§ Selected text:
★ ★ ★

It is known that cells damaged by radiation exposure and other cancer-causing factors activate the tumor suppressor protein called p53, which orchestrates DNA damage repair. Less is known, however, about long-term consequences of DNA damage in individual cells.
The Yale team discovered that stem and progenitor cells in the blood can “remember” for many months whether they had DNA damage, and engage in a kind of competition with each other for survival.
Working with mice, the researchers found that cells within the same tissue report the extent of their damage to each other. Under normal circumstances, this causes healthier cells with lower p53 activity to expand and gradually replace those in worse shape with higher p53 levels. This strategy helps the body get rid of its most impaired cells.
But the p53 gene itself is the most common target for mutations that occur in cancer cells. According to lead author Ruslan Medzhitov, Ph.D., professor of immunobiology at Yale School of Medicine, member of the Yale Cancer Center and a Howard Hughes Medical Institute investigator, the cell with mutant p53 becomes a “cheater”: it loses the ability to sense the degree of damage in itself and fails to report its past damage to other cells in the same tissue.
Medzhitov says, “Without the ability to report damage, precancerous cells gain an advantage over normal, healthy cells and begin outcompeting them. If they are long-lasting stem or progenitor cells in the blood, this can give rise to millions of other cells in the body. This may contribute to the first steps in cancer development.”
Medzhitov has been awarded the 2010 Lewis S. Rosenstiel Award for Distinguished Work in Basic Medical Research. His co-author is Tanya Bondar of the Department of Immunobiology, Yale School of Medicine. The research was supported by the Howard Hughes Medical Institute and the Leukemia and Lymphoma Society.

★ ★ ★

§ Recorded data:
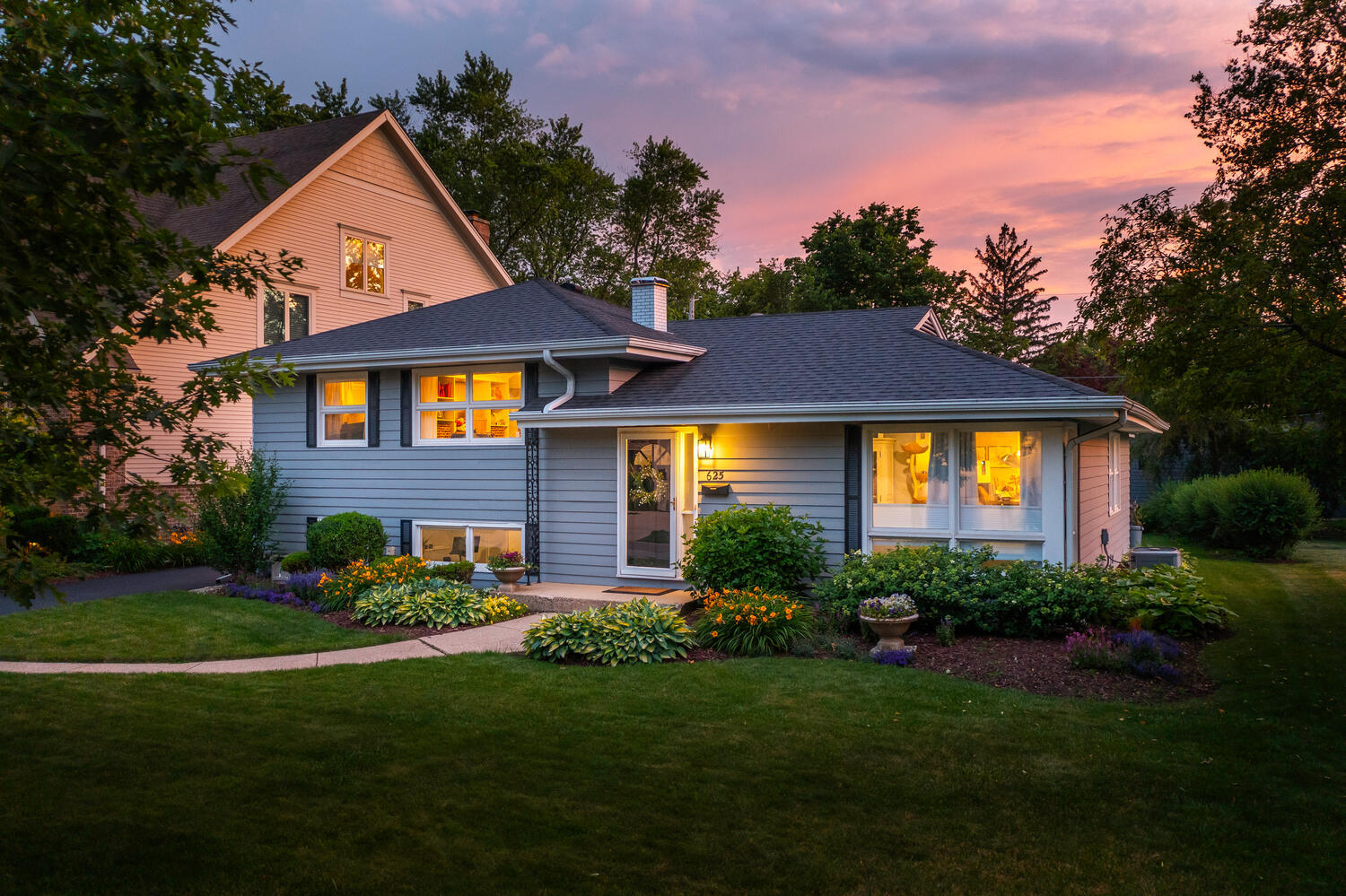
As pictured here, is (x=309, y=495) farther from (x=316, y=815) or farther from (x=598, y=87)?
(x=598, y=87)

★ ★ ★

§ Instructions:
a. Answer from the p53 text above:
(i) What can stem and progenitor cells in the blood "remember" for many months?
(ii) Under normal circumstances, which cells expand and gradually replace those in worse shape?
(iii) Which two organizations supported the research?
b. Translate this sentence from the p53 text into Spanish: "This strategy helps the body get rid of its most impaired cells."

§ Replies:
a.
(i) Whether they had DNA damage.
(ii) Healthier cells with lower p53 activity.
(iii) The Howard Hughes Medical Institute and the Leukemia and Lymphoma Society.

b. Esta estrategia ayuda al organismo a deshacerse de sus células más deterioradas.